Are there other ways of smart search?
While typing a query with a keyboard is still the main way people search for products, other ways are starting to emerge. According to Google, 20% of searches on Android Google app are done by voice, and voice search is getting used in eCommerce more and more. So, a natural question is: do the aforementioned considerations and solutions apply? In fact, they do! Voice search is reduced to “text-based” search by performing speech recognition which outputs the recognised words. Moreover, semantic search is even more important when dealing with voice queries, since they tend to be put in a more “natural” language (as people would ask from a real person) and thus are longer and more complicated to process.
Another recent addition to the way people search is using their cameras – image search is starting to get used in many new interesting scenarios. For example, not long ago Pinterest has introduced Lens, a visual discovery tool that lets you take a photo and search for similar content available on Pinterest. Sure enough, eCommerce is not falling behind – a similar service, Find It On eBay, uses image search to find where to buy stuff displayed on a picture taken by a user. Needless to say, such functionality is built on an entirely different set of machine learning tools, namely, object detection and convolutional neural networks. Constructing such systems requires a lot of data and compute power, nevertheless, both are becoming more and more accessible, making it feasible for smaller companies to implement these systems as well. While the technology is still in its early stage, it has the potential to be hugely useful for the customers, so it’s worth keeping an eye on it.

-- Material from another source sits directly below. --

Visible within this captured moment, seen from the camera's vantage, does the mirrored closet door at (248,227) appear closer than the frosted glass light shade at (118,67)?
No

Figuring out exactly what your users want to find is a complex problem, and in this day and age, it is not enough to perform a simple word-matching filtering to make the customers happy. Semantic search tackles this problem by analysing the meaning of words and extracting the original intent of a user’s query. Yet, providing relevant results not only requires understanding the user’s intent, but also matching it with the content of products in your catalog. Using voice and pictures as an input for the search is getting used more and more among eCommerce shoppers, however, these types of search are yet to be adopted by the industry en masse.